• **Required actions**:
A. From the sorghum seed-counting summary, extract the passage between "Contribution" and "in sorghum breeding.", inclusive.
B. Using the sorghum seed-counting summary, state whether each statement agrees with it. Answer yes or no for each and quote the deciding words. (i) The reconstruction method relies on seed landmarks. (ii) The quality metric it presents requires ground truth. (iii) The method itself is a 2D image extrapolation technique.
C. Carry on the sorghum seed-counting summary from the point where it stops.

• **Page excerpt**:
3D Reconstruction-Based Seed Counting of Sorghum Panicles for Agricultural Inspection
Harry Freeman, Eric Schneider, Chung Hee Kim, Moonyoung Lee, George, Kantor

TL;DR
This paper introduces a novel 3D reconstruction method for sorghum panicles that uses seed landmarks to improve seed counting accuracy, outperforming traditional 2D image extrapolation methods.
Contribution
The paper presents a new 3D reconstruction approach with a seed-based semantic landmark system and a ground-truth-free quality metric for phenotyping in sorghum breeding.

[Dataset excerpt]
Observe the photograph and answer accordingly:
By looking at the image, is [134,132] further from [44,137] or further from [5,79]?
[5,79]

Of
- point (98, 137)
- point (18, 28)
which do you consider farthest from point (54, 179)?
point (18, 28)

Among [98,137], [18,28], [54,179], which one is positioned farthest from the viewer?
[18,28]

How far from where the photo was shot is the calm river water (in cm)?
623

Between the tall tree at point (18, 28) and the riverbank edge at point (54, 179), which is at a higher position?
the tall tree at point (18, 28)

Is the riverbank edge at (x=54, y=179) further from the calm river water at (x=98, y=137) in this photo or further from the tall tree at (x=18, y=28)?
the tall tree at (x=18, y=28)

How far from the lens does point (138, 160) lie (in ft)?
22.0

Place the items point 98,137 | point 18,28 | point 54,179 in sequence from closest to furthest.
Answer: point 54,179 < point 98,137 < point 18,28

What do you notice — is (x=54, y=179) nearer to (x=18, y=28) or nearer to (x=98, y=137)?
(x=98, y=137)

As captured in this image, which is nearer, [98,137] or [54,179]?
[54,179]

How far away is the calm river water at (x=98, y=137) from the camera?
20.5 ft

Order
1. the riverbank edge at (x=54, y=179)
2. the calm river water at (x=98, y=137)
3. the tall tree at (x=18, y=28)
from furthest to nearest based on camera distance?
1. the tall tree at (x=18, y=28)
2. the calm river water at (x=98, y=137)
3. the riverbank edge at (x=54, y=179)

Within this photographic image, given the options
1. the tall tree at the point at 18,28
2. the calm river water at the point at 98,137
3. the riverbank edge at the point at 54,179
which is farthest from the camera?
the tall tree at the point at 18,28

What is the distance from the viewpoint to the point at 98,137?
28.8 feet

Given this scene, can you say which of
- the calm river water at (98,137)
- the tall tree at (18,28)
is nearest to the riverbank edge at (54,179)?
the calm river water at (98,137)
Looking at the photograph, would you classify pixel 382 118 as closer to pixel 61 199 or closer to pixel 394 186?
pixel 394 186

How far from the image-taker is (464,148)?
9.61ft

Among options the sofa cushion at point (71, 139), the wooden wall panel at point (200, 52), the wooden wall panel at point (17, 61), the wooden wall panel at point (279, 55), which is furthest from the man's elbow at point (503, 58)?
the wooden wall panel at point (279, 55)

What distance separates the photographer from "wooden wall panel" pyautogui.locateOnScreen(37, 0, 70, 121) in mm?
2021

• **Solved problems**:
A.
Contribution
The paper presents a new 3D reconstruction approach with a seed-based semantic landmark system and a ground-truth-free quality metric for phenotyping in sorghum breeding.

B.
(i) Yes: "uses seed landmarks to improve seed counting accuracy"
(ii) No: "a ground-truth-free quality metric"
(iii) No: "outperforming traditional 2D image extrapolation methods"

C.
Findings
Enhanced seed count accuracy over 2D extrapolation methods
Effective 3D modeling of sorghum panicles for phenotyping
New metric for assessing point cloud quality without ground truth
Abstract
In this paper, we present a method for creating high-quality 3D models of sorghum panicles for phenotyping in breeding experiments. This is achieved with a novel reconstruction approach that uses seeds as semantic landmarks in both 2D and 3D. To evaluate the performance, we develop a new metric for assessing the quality of reconstructed point clouds without having a ground-truth point cloud. Finally, a counting method is presented where the density of seed centers in the 3D model allows 2D counts from multiple views to be effectively combined into a whole-panicle count. We demonstrate that using this method to estimate seed count and weight for sorghum outperforms count extrapolation from 2D images, an approach used in most state of the art methods for seeds and grains of comparable size.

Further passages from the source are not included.